*** DOCUMENT TEXT Section Begins ***

The landmine-infested task of predicting the future of the internet

SEATTLE, Washington - A fast-rising post on Digg today links to a 1995 article in Newsweek that discusses the over-hyped future potential of this "Internet" thing. Predicting the future is rough stuff, and anyone who does it in print has some degree of balls, but this author, Clifford Stoll, was way off.

Most people making predictions then were off in some way; I only choose to post this one because Clifford Stoll is, like me, an alumnus of The Richard Stockton College of New Jersey, and one of my professors back then would occasionally mention that Cliff Stoll was an alumnus, and how great it was for Stockton to have such a notable technology guy as Cliff Stoll as an alumnus.

Some bits:


Visionaries see a future of telecommuting workers, interactive libraries and multimedia classrooms. They speak of electronic town meetings and virtual communities. Commerce and business will shift from offices and malls to networks and modems. And the freedom of digital networks will make government more democratic. Baloney.

Baloney?

The Usenet, a worldwide bulletin board, allows anyone to post messages across the nation. Your word gets out, leapfrogging editors and publishers. Every voice can be heard cheaply and instantly. The result? Every voice is heard. The cacophany more closely resembles citizens band radio, complete with handles, harrasment, and anonymous threats. When most everyone shouts, few listen.

*** DOCUMENT TEXT Section Ends ***

WORK REQUIRED:
Extend the post about predicting the internet's future, starting right after its final sentence.

*** DATA PROVIDED Section Begins ***

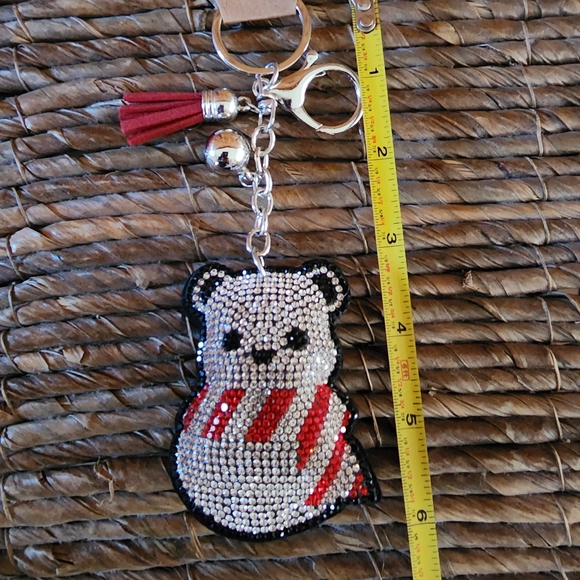 🛍️$28 SALE🛍️ SNAZZY WINTER BEAR Blingin' Puff Keychain Rhinestone - Picture 3 of 12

*** DATA PROVIDED Section Ends ***

ANSWER FOR THE TASK:
..
..What the Internet hucksters won't tell you is that the Internet is one big ocean of unedited data, without any pretense of completeness. Lacking editors, reviewers or critics, the Internet has become a wasteland of unfiltered data. You don't know what to ignore and what's worth reading.

Every voice can be heard cheaply and instantly, and most (like mine) are ignored, but mechanisms have arisen to let people get only what they want, and the best of the best get picked up by many people; Paul Graham touches on this a bit in the "Amateurs" section of this essay. The fact that this article is popping up today is a demonstration of one of the mechanisms (digg.com) that is used in lieu of "editors, reviewers, or critics."

And you can't tote that laptop to the beach. Yet Nicholas Negroponte, director of the MIT Media Lab, predicts that we'll soon buy books and newspapers straight over the Intenet. Uh, sure.

Not only can you tote your laptop (or other device, unimagined by Stoll) to the beach, but Negroponte went on to found the One Laptop Per Child project - usable at many places above and beyond the beach.

Then there's cyberbusiness. We're promised instant catalog shopping--just point and click for great deals. We'll order airline tickets over the network, make restaurant reservations and negotiate sales contracts. Stores will become obselete. So how come my local mall does more business in an afternoon than the entire Internet handles in a month? Even if there were a trustworthy way to send money over the Internet--which there isn't--the network is missing a most essential ingredient of capitalism: salespeople.

Actually, I think the thing many people like about internet shopping is the lack of salespeople. Guess they're not a "most essential ingredient" of capitalism.

All of this appeared in Stoll's book Silicon Snake Oil, but it's now getting its little moment of sunshine on the internet, 13 years later.

1 comments:

wsb said...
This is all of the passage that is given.